Nursing specialists study technology that can help all kinds of patients By Anna Hoffman
When Robert Lucero’s great-grandmother fell at home and fractured her hip, it set off a rapid decline in health that left her dead within days.
That experience ignited a passion in Lucero, a UF College of Nursing associate professor, to ensure that other families do not have to suffer the same experience, especially while their loved ones are hospitalized.
Falls are the most common type of hospital-acquired illness, also known as iatrogenic conditions. In the United States, between 700,000 and 1 million falls occur in hospitals annually, resulting in an estimated $50 billion in medical costs.
Lucero has dedicated his career to identifying factors that contribute to hospital-acquired falls and figuring out how to reduce or eliminate them.
“As nurses, it is our responsibility to be the surveillance system for patients to maintain their safety when they are hospitalized,” Lucero says. “People like my great-grandmother are vulnerable to the environment they are in when they are hospitalized. The responsibility of the health care provider is to ensure the patients’ safety, because consequences can be emotionally and physically debilitating, as well as even life-threatening.”
Lucero and College of Nursing Assistant Professor Ragnhildur I. Bjarnadottir believe answers to preventing hospital-acquired falls can be found in nurses’ progress notes, unstructured data within electronic health records, or EHRs, that is not commonly examined but that they believe can be analyzed using text-mining and data science to reveal new fall risk factors.
Lucero and his colleagues started their research by focusing on structured data within patients’ EHRs – like their blood chemistry and the medications they were taking. They compared the EHRs of adult patients who experienced a fall during hospitalization to those who did not and identified several new factors that influence the risk of falling, including hemoglobin level, severity of illness, the number and types of drugs taken and the need for physical therapy, as well as the nurse skill mix and staffing. Based on these results, his team developed an educational infographic to guide nursing staff, families and patients toward reducing hospital-acquired falls.
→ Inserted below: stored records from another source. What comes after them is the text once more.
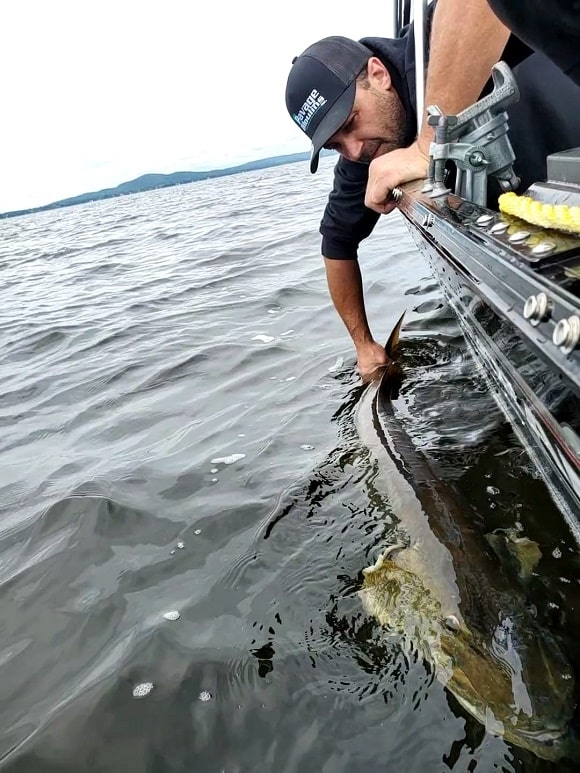 a predator angler on a boat releasing a huge musky back into clear water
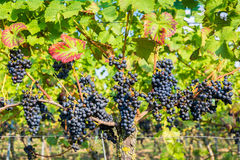 Hanging blue grape bunches in vineyard royalty free stock photo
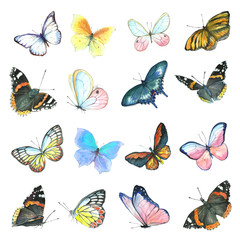 A collection of drawings of a butterfly handmade made in watercolor.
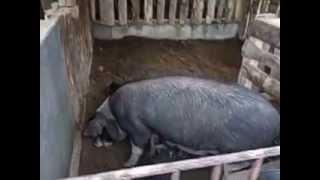Smell less pig farm Darjeeling, India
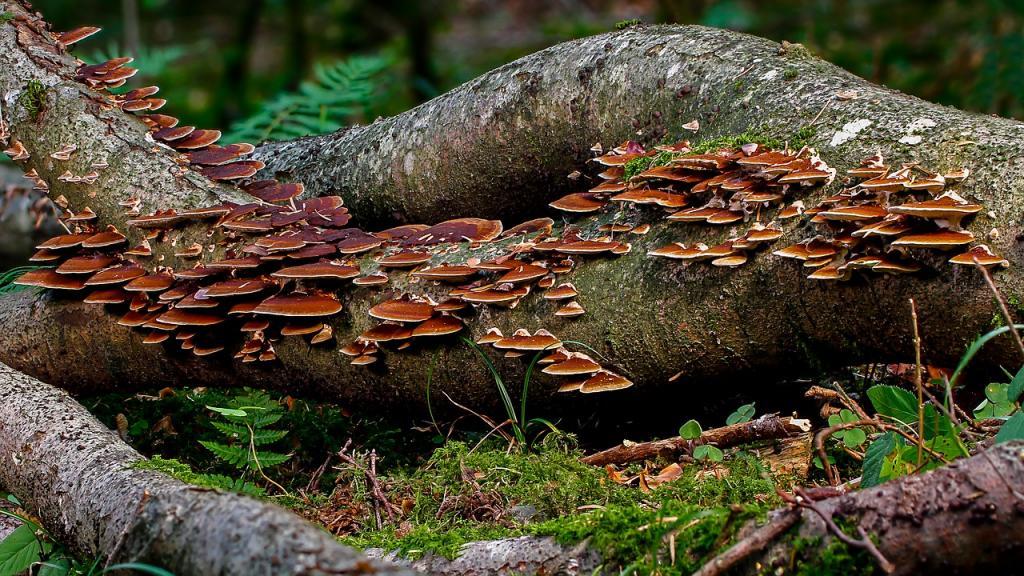i funghi possibili protagonisti delle bonifiche ambientali 1550217813
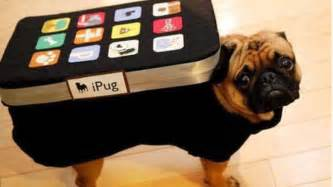 dog halloween costumes general geeking out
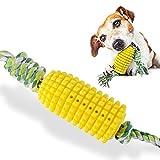 Vihimi - Spazzolino da denti per cani, giocattolo da masticare, con bastoncino molare, res...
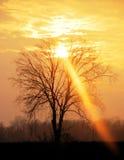 ljus stråle Royaltyfri Fotografi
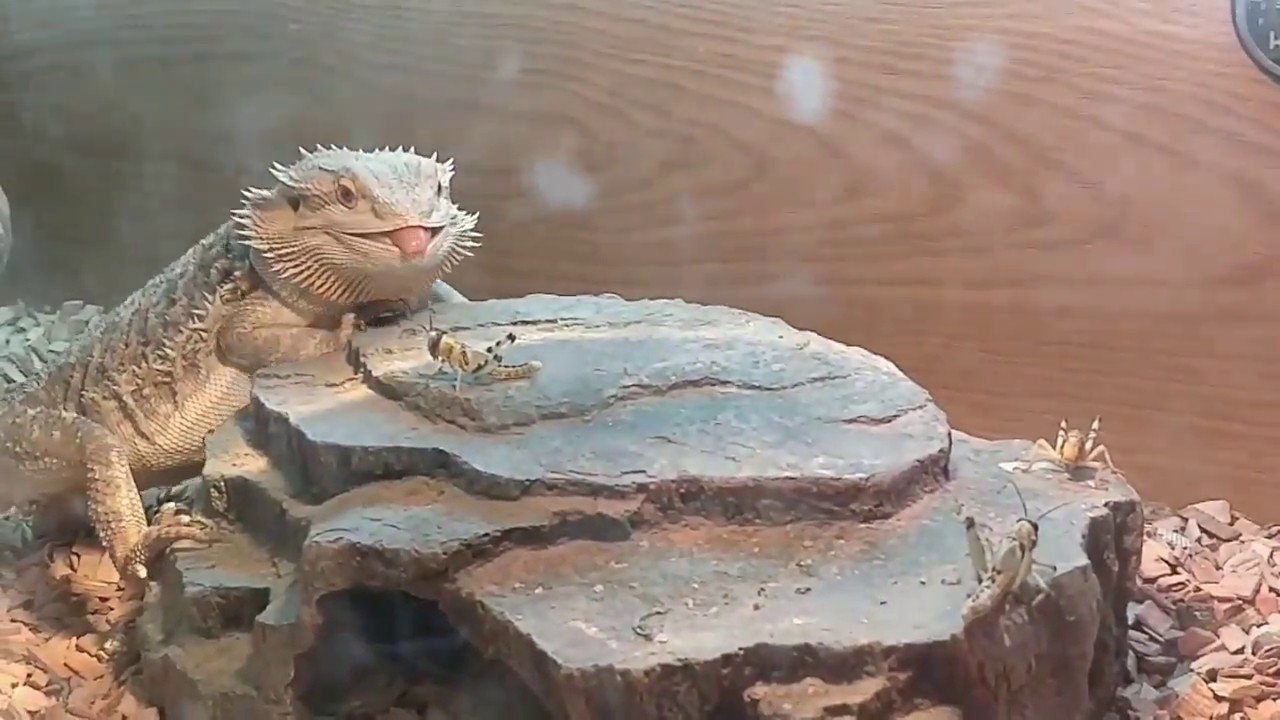 Bearded Dragon – Slow Motion Hunting Fall and #FAIL. Lizard Eating Locust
But as much as 80 percent of electronic health data is unstructured text – like nurses’ progress notes. These can be a rich source of information because RNs routinely record narrative observations and assessments of patients and their environment. The process of analyzing narrative text data is complex, but it is critical to identifying patterns and attributes associated with hospital-acquired falls and hospital-induced delirium, Lucero says.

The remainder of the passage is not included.